What you have to do -> Scan the listing below. Copy each line that contains "metastases".

:: Information supplied

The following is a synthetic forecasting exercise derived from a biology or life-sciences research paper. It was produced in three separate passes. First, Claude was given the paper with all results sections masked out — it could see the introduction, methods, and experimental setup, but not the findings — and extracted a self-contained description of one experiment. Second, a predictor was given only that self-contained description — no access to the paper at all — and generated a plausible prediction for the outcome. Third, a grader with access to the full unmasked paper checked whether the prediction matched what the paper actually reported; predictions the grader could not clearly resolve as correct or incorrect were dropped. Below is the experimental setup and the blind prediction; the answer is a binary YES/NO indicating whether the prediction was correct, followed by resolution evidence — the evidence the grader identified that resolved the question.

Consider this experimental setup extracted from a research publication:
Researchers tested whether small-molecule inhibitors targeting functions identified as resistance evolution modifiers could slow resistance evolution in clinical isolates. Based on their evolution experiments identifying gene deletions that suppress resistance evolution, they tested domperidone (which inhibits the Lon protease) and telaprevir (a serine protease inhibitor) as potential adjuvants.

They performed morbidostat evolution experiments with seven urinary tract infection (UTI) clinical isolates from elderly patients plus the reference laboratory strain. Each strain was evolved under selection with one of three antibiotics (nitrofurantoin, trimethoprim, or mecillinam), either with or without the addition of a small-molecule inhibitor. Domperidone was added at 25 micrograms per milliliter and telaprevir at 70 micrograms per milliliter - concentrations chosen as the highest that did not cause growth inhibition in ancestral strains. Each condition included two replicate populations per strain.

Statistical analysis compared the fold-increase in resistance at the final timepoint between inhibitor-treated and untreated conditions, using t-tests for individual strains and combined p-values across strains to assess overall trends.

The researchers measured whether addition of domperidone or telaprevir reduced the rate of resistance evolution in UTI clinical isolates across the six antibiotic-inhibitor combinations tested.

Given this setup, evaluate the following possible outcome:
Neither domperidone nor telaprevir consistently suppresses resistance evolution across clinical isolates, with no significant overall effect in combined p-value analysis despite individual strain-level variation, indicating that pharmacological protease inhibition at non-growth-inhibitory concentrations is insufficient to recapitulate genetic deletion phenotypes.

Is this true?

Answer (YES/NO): NO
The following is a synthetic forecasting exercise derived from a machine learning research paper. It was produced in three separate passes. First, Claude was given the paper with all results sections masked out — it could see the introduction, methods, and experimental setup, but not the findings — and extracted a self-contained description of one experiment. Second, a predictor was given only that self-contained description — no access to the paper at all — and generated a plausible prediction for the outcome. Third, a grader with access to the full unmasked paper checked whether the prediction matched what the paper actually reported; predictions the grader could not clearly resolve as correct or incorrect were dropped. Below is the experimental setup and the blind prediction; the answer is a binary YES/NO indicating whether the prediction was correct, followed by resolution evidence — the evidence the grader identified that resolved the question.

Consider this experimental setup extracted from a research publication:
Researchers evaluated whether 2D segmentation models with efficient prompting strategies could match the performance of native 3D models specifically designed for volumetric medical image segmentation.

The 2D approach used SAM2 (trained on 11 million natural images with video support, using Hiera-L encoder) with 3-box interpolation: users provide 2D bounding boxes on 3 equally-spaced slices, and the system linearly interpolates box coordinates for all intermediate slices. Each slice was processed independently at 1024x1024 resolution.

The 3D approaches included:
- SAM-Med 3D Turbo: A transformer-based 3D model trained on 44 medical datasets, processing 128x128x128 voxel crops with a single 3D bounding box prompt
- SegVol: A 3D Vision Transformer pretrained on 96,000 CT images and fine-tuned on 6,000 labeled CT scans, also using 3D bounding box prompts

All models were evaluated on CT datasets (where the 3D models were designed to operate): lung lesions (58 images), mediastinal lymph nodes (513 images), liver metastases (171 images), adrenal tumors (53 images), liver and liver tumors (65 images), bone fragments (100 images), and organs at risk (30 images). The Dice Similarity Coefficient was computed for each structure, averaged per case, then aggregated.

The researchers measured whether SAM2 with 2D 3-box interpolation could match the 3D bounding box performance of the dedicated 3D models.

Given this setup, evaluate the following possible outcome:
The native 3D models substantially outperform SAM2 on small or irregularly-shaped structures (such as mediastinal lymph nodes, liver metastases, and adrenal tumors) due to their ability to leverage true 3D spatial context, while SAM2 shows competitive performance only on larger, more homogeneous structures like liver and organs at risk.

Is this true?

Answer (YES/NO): NO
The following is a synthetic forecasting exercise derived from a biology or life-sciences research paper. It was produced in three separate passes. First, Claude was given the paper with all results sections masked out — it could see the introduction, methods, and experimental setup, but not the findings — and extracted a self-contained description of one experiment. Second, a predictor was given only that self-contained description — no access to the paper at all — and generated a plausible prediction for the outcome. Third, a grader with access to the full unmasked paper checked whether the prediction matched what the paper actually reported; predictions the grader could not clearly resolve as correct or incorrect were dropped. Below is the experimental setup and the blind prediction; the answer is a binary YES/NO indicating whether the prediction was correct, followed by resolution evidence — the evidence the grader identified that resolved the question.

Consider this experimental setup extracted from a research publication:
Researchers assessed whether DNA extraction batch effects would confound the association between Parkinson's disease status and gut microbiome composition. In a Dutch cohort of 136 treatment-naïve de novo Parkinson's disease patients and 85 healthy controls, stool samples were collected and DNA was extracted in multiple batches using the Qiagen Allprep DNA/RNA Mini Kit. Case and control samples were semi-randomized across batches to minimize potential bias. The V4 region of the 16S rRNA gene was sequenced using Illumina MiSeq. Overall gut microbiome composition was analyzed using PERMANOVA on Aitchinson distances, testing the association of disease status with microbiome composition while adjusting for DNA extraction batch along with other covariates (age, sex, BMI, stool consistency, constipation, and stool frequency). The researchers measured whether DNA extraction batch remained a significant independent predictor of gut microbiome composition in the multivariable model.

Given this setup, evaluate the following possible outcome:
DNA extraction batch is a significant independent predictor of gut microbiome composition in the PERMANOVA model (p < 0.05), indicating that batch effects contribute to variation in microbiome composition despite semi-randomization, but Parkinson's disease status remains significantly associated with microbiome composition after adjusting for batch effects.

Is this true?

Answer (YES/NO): NO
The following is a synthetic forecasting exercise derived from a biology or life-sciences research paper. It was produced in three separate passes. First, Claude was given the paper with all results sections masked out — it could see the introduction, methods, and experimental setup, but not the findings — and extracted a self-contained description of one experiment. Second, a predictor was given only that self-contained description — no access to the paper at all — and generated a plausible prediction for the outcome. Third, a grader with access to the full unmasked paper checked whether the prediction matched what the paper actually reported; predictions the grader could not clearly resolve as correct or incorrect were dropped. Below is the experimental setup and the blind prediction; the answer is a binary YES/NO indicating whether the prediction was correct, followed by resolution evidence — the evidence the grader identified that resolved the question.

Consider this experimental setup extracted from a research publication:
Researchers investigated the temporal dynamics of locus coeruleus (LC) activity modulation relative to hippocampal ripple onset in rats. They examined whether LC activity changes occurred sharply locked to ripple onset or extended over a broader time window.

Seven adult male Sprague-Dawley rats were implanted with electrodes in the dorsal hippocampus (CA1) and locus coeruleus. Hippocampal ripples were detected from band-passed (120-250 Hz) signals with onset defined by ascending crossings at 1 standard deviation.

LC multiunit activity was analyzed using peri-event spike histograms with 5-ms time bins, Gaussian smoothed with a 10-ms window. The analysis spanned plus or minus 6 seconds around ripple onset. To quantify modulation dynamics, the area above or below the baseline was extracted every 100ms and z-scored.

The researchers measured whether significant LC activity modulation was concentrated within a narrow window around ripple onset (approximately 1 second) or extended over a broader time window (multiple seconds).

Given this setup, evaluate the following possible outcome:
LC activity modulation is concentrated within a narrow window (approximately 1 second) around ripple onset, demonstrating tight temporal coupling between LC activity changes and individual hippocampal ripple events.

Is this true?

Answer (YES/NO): NO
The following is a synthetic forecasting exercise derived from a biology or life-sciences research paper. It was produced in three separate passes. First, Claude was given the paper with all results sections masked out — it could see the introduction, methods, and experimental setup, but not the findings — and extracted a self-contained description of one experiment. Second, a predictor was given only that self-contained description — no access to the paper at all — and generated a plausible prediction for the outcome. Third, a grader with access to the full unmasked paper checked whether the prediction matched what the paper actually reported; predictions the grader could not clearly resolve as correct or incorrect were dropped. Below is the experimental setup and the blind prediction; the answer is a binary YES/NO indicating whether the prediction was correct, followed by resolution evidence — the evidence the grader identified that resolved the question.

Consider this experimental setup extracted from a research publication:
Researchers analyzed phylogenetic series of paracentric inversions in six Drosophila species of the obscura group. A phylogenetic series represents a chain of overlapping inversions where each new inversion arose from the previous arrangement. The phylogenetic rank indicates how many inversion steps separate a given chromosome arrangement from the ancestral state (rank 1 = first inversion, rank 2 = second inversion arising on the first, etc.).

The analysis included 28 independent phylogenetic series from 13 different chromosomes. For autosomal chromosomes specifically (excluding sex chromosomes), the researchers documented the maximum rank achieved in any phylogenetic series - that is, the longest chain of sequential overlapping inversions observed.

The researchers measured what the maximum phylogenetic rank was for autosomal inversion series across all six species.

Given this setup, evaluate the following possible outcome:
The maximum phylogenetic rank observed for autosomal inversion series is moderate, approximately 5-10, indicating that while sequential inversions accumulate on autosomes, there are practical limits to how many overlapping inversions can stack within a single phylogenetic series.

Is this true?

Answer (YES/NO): NO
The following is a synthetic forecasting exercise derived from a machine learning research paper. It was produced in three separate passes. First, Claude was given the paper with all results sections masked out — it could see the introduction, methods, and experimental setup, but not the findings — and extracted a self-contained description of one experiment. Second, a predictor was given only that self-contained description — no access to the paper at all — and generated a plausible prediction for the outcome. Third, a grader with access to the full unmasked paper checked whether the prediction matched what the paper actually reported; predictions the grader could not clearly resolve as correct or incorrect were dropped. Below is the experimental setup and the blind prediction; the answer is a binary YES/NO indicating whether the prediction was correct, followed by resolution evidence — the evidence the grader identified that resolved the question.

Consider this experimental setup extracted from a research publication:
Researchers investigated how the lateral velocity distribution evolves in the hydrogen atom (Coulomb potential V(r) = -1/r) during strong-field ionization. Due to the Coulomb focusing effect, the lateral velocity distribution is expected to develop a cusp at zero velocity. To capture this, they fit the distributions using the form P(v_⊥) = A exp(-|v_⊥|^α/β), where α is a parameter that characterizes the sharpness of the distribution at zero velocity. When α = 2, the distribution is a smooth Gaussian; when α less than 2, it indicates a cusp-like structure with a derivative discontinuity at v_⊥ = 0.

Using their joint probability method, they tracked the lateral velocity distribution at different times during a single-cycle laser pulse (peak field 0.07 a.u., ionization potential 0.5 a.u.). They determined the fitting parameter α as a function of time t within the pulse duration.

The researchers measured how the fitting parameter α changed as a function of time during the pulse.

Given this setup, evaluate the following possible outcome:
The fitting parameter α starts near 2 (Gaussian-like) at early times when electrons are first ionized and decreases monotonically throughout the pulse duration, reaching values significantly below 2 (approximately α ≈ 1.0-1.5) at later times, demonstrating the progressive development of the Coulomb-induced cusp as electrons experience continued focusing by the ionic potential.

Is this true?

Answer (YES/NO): YES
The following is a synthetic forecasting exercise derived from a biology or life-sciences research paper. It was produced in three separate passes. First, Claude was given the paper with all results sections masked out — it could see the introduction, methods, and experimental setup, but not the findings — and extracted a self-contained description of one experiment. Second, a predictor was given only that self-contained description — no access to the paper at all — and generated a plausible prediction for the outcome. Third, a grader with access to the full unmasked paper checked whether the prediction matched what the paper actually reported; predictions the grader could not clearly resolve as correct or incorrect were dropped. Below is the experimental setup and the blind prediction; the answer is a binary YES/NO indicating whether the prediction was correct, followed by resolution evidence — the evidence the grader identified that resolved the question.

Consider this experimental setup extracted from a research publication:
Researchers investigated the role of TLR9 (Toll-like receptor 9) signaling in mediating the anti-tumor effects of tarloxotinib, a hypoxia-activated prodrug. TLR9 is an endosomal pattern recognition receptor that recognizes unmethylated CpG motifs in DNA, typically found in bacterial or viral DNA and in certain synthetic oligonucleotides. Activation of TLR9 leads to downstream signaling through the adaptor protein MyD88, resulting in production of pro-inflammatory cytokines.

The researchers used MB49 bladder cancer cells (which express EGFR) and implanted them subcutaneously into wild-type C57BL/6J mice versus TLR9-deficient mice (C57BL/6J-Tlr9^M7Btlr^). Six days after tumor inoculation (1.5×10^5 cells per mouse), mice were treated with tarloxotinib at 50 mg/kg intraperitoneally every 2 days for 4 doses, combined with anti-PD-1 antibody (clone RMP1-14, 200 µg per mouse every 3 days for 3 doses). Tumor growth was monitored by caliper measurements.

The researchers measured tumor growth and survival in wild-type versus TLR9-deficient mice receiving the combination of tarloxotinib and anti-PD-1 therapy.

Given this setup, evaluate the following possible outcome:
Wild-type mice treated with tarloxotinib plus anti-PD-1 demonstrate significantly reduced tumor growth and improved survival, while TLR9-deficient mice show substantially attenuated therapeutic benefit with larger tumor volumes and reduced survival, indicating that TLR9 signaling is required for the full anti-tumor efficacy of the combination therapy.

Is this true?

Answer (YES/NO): YES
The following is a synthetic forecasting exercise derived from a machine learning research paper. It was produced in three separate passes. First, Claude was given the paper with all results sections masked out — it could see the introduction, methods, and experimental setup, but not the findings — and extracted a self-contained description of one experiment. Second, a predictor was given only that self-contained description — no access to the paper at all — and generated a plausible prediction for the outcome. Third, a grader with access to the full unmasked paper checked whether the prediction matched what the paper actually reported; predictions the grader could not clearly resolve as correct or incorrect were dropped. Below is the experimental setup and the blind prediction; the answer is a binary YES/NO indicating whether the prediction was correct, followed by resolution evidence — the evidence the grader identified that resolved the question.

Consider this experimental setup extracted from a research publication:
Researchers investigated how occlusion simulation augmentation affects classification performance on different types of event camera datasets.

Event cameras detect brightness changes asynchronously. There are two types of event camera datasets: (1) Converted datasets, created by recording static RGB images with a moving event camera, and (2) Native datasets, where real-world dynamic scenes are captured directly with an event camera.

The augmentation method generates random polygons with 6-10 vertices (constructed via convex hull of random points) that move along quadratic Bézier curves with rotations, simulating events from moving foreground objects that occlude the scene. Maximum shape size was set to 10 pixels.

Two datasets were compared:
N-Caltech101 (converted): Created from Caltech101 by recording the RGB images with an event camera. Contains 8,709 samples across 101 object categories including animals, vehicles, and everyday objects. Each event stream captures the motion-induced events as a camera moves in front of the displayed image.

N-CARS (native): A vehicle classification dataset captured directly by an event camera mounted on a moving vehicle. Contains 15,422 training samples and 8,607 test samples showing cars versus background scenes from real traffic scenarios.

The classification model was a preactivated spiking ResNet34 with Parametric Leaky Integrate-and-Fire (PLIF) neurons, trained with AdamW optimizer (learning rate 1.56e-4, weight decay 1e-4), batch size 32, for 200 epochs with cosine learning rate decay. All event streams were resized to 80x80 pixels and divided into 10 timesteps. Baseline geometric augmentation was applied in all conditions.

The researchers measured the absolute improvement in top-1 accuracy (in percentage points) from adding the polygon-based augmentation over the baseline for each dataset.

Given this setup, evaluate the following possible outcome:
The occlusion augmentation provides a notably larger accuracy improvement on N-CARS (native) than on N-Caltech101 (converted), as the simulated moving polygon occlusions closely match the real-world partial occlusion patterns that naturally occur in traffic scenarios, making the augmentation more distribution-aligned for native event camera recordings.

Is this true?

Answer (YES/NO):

::::

Exercise solution ->
All models were evaluated on CT datasets (where the 3D models were designed to operate): lung lesions (58 images), mediastinal lymph nodes (513 images), liver metastases (171 images), adrenal tumors (53 images), liver and liver tumors (65 images), bone fragments (100 images), and organs at risk (30 images). The Dice Similarity Coefficient was computed for each structure, averaged per case, then aggregated.
The native 3D models substantially outperform SAM2 on small or irregularly-shaped structures (such as mediastinal lymph nodes, liver metastases, and adrenal tumors) due to their ability to leverage true 3D spatial context, while SAM2 shows competitive performance only on larger, more homogeneous structures like liver and organs at risk.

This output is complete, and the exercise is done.